STATED EXERCISE 1
Transcribe the part of the ship collision thread that runs from "Two vessels collide" to "they manage this.", keeping every word and mark as it is.

TEXT EXTRACT
# # #

# Ships Collide In Bay Of Biscay



## hawkey01 (Mar 15, 2006)

Two vessels collide in the Bay of Biscay. 

Florece - small vessel sinks. http://www.shipsnostalgia.com/gallery/search.php?searchid=1027421
Afrodite - tanker.http://www.shipsnostalgia.com/gallery/showphoto.php/photo/214227/title/afrodite/cat/503

How do they manage this.

Link to newspaper report below. Photos of both vessels from the Galleries.


http://www.independent.co.uk/news/w...r-ships-collide-in-bay-of-biscay-6274572.html

Hawkey01


----------



## callpor (Jan 31, 2007)

Hawkeye that's an interesting question! Ships continue to collide in open waters with disappointing frequency despite colregs and all kinds of modern equipment to avoid it happening. No doubt the MAIB will tell us the answer in due course? Fortunately in this case all the crew were rescued.


----------



## hawkey01 (Mar 15, 2006)

Yes that is for certain. No loss of life is an excellent result. The crew of the Florece were a mixture of Ukrainian, Latvian, and Russian. They could have taken on something a little smaller I think! 

Hawkey01


----------



## Charlie_Wood (Jan 29, 2006)

# # #

RECORDS FOR PROCESSING
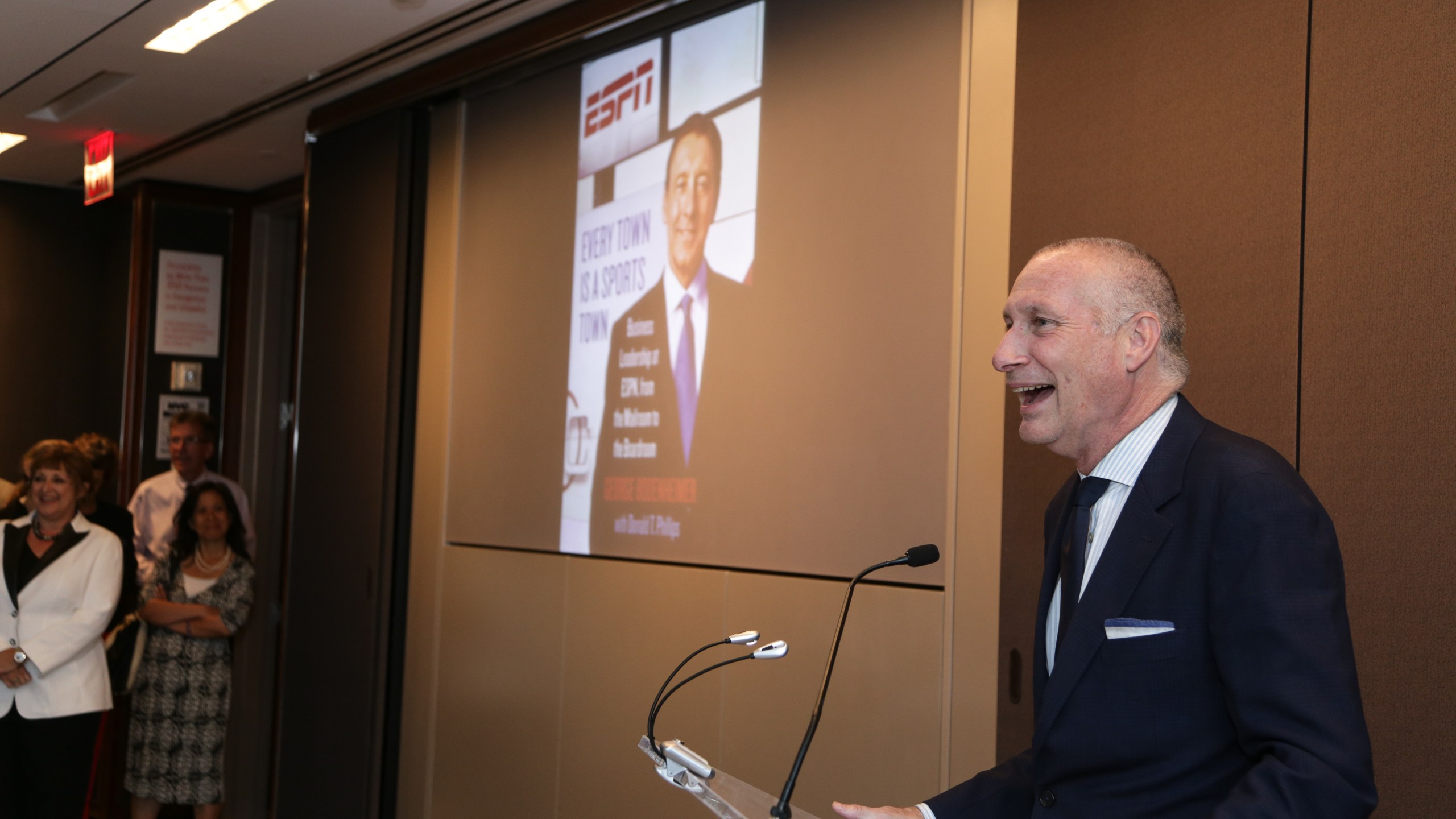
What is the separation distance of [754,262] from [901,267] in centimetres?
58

# # #

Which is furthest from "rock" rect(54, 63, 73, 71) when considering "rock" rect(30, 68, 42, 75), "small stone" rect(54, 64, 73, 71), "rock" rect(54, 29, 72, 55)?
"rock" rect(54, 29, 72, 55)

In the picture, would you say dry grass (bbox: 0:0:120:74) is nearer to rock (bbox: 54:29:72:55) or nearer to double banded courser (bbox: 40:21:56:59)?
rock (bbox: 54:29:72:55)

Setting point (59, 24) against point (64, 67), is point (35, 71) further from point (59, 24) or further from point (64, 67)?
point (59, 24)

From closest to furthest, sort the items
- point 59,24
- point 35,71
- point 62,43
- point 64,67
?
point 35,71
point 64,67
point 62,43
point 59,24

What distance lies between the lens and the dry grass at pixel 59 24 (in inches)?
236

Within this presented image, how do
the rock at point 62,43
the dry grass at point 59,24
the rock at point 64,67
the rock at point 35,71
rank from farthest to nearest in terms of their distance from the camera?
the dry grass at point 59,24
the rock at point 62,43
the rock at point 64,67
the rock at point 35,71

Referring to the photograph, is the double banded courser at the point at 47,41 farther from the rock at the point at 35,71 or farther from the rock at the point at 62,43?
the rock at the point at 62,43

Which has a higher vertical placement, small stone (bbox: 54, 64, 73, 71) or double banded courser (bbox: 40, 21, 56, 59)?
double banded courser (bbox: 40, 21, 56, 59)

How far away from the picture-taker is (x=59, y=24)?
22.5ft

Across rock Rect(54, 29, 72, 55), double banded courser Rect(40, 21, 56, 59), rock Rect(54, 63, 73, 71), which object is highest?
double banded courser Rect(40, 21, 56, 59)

# # #

STATED EXERCISE 2
Find every line in the entries that contains the word "furthest", and copy each one out in full.

ANSWER 1
Two vessels collide in the Bay of Biscay. 

Florece - small vessel sinks. http://www.shipsnostalgia.com/gallery/search.php?searchid=1027421
Afrodite - tanker.http://www.shipsnostalgia.com/gallery/showphoto.php/photo/214227/title/afrodite/cat/503

How do they manage this.

ANSWER 2
Which is furthest from "rock" rect(54, 63, 73, 71) when considering "rock" rect(30, 68, 42, 75), "small stone" rect(54, 64, 73, 71), "rock" rect(54, 29, 72, 55)?
From closest to furthest, sort the items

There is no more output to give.